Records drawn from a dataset
=======

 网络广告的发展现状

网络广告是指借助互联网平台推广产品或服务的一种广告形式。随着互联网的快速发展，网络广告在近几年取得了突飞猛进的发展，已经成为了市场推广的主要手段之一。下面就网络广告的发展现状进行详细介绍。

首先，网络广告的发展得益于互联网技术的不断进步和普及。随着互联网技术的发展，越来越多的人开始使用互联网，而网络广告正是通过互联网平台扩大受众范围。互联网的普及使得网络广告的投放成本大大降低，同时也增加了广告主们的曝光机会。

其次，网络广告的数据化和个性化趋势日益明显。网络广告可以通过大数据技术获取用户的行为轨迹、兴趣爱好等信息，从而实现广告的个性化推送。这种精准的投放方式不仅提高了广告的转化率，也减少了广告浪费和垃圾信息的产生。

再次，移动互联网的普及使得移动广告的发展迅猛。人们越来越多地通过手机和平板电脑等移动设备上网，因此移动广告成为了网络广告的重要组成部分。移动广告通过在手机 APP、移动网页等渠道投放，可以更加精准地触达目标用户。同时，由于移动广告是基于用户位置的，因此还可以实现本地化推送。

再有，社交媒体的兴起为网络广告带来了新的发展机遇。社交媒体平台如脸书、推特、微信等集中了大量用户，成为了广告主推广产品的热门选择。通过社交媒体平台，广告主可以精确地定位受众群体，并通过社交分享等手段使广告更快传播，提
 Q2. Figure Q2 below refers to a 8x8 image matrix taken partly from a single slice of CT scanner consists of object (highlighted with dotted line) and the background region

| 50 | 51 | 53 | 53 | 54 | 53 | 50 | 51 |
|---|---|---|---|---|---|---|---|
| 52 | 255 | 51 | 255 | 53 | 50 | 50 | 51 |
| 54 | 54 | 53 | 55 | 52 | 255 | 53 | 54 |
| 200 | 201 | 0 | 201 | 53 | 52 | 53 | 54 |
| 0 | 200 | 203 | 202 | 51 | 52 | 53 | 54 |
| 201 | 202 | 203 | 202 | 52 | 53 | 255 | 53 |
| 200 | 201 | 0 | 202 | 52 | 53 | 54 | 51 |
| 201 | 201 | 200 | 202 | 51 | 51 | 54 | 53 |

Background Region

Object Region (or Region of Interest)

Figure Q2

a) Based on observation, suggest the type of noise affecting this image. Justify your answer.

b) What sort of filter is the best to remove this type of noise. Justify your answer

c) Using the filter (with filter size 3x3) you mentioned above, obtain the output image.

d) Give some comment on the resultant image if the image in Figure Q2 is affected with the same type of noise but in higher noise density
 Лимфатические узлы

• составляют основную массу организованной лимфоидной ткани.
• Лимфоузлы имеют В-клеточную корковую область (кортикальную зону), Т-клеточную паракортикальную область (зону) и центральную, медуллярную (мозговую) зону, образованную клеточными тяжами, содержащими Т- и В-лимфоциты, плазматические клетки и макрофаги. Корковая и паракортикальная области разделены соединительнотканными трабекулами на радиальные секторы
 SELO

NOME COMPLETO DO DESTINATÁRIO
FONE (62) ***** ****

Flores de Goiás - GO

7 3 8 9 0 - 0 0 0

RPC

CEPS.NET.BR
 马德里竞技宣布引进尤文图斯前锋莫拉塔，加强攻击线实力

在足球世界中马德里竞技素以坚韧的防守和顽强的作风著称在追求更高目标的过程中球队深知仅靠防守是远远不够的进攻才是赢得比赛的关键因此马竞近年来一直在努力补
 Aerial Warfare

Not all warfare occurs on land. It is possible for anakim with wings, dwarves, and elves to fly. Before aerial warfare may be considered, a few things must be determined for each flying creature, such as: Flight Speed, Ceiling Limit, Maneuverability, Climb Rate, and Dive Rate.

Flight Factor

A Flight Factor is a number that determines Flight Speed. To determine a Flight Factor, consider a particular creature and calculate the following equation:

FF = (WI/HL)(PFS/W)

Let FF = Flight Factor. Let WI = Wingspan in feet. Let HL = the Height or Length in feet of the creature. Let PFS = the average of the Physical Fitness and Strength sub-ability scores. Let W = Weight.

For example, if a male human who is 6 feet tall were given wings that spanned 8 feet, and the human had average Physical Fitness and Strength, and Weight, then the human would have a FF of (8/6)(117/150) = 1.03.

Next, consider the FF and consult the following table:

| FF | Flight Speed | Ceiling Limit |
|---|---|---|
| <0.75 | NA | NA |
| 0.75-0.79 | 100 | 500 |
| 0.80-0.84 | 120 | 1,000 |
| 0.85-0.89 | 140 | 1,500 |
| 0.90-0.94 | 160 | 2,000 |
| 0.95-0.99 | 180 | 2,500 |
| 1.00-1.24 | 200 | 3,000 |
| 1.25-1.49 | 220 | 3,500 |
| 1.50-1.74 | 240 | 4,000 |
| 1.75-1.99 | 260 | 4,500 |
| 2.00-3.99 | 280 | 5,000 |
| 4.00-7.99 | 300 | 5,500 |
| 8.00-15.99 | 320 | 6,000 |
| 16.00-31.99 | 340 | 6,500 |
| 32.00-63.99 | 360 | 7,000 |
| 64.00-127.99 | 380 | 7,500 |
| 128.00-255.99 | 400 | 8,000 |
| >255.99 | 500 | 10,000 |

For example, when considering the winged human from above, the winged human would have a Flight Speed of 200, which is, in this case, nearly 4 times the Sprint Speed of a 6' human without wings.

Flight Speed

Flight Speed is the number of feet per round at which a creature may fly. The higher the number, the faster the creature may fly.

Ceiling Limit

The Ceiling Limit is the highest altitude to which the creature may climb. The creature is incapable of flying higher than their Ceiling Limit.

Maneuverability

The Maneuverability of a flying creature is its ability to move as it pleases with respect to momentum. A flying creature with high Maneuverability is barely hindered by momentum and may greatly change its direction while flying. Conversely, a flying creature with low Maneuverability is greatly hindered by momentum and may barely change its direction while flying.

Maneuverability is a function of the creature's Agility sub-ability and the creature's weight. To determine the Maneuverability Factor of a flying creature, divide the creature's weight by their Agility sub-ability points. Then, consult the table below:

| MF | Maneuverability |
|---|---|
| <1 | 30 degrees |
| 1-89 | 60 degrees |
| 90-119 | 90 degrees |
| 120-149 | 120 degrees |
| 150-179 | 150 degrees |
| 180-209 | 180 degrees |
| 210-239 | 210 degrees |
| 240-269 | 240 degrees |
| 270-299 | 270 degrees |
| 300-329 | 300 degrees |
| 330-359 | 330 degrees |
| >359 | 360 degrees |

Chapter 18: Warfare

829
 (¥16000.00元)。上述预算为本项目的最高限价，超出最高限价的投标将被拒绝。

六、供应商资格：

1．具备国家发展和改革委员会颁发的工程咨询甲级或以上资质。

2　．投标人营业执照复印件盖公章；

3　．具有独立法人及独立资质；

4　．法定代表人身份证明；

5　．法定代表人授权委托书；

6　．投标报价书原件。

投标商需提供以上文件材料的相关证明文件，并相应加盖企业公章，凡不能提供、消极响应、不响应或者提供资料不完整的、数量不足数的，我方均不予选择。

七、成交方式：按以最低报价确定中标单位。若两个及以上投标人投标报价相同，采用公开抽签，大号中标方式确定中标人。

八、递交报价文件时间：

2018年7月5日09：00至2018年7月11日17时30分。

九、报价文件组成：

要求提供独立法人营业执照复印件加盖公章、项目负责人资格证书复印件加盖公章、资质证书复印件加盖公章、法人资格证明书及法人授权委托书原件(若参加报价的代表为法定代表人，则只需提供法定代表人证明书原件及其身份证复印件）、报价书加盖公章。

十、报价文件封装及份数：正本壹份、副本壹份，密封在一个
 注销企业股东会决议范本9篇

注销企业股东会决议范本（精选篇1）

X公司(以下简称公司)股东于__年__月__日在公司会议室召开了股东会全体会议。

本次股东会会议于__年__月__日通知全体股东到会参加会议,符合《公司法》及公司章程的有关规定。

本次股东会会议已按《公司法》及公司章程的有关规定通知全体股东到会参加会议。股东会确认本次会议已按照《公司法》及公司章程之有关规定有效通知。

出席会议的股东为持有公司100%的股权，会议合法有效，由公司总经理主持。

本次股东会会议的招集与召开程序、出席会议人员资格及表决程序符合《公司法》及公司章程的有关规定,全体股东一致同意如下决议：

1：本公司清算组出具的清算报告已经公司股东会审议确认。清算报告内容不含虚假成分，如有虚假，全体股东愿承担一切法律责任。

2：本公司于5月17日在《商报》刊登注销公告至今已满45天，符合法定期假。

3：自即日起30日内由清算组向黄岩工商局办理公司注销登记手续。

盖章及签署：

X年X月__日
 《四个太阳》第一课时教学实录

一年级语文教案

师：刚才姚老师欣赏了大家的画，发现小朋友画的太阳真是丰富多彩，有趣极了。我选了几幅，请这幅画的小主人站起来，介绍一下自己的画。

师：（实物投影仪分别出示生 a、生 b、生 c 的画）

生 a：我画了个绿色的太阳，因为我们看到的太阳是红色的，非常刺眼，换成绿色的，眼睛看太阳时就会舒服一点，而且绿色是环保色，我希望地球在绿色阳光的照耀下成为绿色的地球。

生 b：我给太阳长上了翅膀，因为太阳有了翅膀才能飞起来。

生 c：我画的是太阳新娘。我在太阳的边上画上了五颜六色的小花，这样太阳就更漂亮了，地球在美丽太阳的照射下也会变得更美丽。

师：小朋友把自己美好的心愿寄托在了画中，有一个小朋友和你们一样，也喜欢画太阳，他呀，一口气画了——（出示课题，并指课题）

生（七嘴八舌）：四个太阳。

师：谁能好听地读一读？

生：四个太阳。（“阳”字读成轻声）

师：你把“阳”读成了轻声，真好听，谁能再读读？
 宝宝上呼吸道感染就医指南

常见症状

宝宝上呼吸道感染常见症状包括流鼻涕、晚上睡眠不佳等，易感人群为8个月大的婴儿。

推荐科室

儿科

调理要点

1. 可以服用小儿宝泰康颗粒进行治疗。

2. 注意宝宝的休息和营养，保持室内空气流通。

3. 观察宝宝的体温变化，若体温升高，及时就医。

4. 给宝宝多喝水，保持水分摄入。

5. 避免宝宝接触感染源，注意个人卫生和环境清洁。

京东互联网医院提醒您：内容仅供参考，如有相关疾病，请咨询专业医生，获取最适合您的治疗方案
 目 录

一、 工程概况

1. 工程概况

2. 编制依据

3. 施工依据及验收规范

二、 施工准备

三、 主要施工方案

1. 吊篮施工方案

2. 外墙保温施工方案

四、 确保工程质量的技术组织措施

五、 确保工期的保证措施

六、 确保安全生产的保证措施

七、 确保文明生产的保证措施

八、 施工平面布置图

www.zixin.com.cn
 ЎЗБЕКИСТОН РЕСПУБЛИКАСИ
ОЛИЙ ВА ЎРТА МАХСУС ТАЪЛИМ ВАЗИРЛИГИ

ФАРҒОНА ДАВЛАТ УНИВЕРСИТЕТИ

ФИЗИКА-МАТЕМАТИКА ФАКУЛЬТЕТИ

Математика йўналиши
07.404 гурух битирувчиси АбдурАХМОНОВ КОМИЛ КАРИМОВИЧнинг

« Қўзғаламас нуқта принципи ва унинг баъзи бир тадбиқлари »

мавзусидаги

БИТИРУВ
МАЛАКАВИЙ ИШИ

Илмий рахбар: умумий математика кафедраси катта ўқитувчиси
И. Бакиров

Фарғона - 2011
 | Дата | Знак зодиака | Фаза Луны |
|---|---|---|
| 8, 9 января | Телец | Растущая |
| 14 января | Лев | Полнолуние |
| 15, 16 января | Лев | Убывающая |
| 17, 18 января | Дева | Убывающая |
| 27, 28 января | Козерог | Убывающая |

=======

**Instructions to follow**: Copy from the entries above each line in which the string "answer" can be found.

**Exercise output**:
a) Based on observation, suggest the type of noise affecting this image. Justify your answer.
b) What sort of filter is the best to remove this type of noise. Justify your answer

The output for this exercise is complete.